# [Source extract]
------------------------------------------------------------

Not all flowers bloom all summer. Some naturally bloom for just a few weeks out of each season, while others fizzle when the weather starts to sizzle. To maximize color from the day you plant until frost ends the prime growing season, look for annual flowers – and heat-tolerant ones at that.
Annuals are those that go through their entire life cycle in one season. You plant them in spring, they flower in summer, then they die when (or soon after) temperatures drop below freezing in fall. Perennial flowers, on the other hand, are ones that come back year after year. But the tradeoff is that most of these bloom for only 4 to 6 weeks. Even among annuals, some perform much better than others. Here are a few good annuals that can take the heat of summer:
In full sun:
- Angelonia. Flowers look like little orchids and bloom in purple, pink, white or blue-purple on
12- to 18-inch spikes.
- Euphorbia. Plants grow in rounded mounds and produce dainty white flowers that look like baby’s breath.

------------------------------------------------------------

# [Recorded data]
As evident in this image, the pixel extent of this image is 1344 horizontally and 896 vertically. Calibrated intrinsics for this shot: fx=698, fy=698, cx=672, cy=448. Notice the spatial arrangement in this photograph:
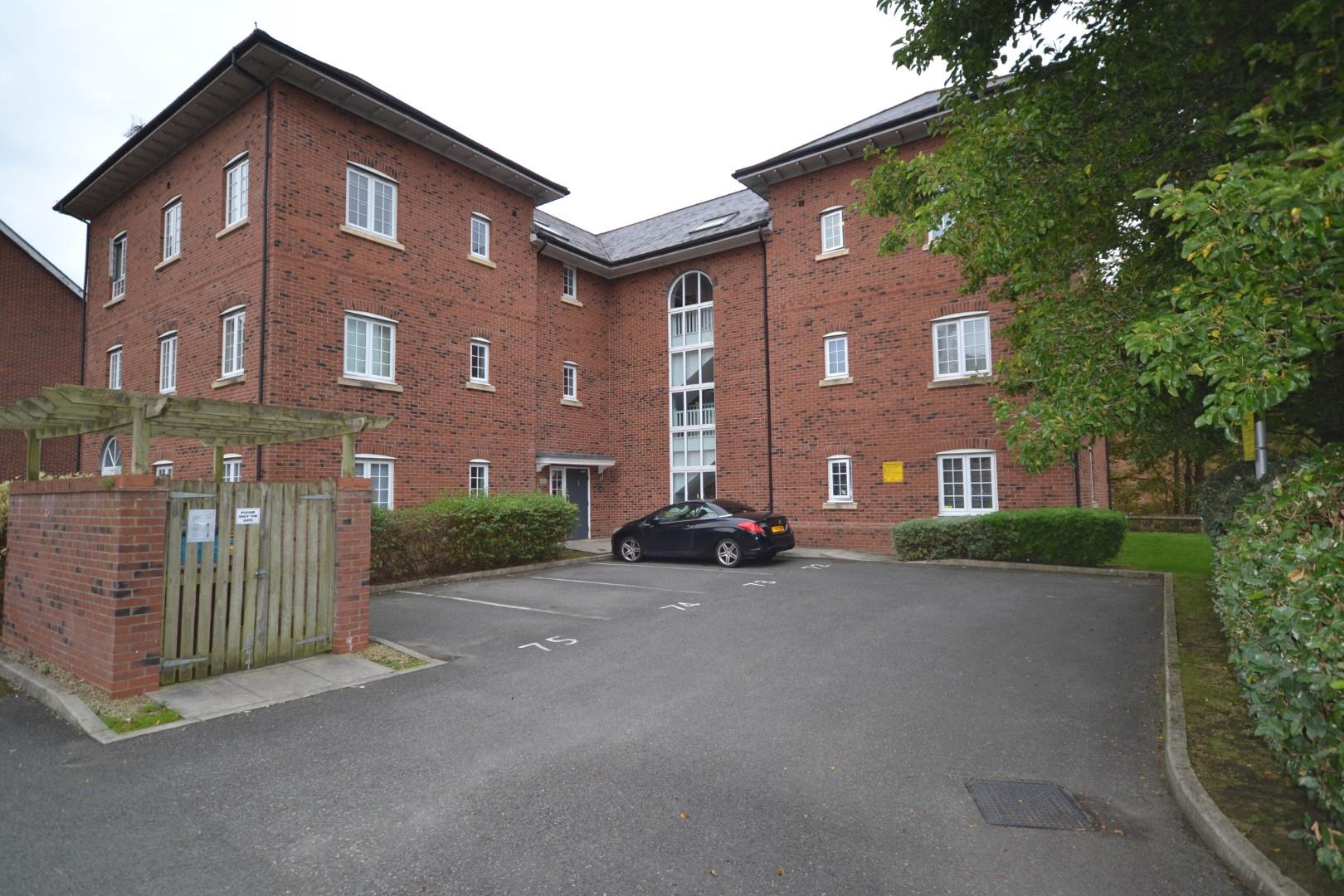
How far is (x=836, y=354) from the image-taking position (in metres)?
18.4

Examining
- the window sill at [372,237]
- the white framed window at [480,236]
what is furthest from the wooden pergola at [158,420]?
the white framed window at [480,236]

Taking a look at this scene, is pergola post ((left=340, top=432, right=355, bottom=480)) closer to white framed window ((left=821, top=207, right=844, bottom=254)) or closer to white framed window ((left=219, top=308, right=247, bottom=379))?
white framed window ((left=219, top=308, right=247, bottom=379))

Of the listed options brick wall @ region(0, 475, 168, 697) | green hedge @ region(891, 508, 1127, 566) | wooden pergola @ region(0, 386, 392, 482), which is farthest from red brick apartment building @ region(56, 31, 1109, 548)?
brick wall @ region(0, 475, 168, 697)

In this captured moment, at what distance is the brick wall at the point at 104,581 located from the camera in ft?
18.0

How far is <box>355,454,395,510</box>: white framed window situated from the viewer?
1452 centimetres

------------------------------------------------------------

Decide whether each statement agrees with the text on summer-blooming flowers, answering yes or no and quoting the words of the text that settle it.
1. Most perennial flowers bloom for only 4 to 6 weeks.
2. Annual flowers come back year after year.
3. Euphorbia produces purple flowers.
The records have nothing to do with the text on summer-blooming flowers.

1. Yes: "But the tradeoff is that most of these bloom for only 4 to 6 weeks."
2. No: "Annuals are those that go through their entire life cycle in one season."
3. No: "produce dainty white flowers that look like baby’s breath."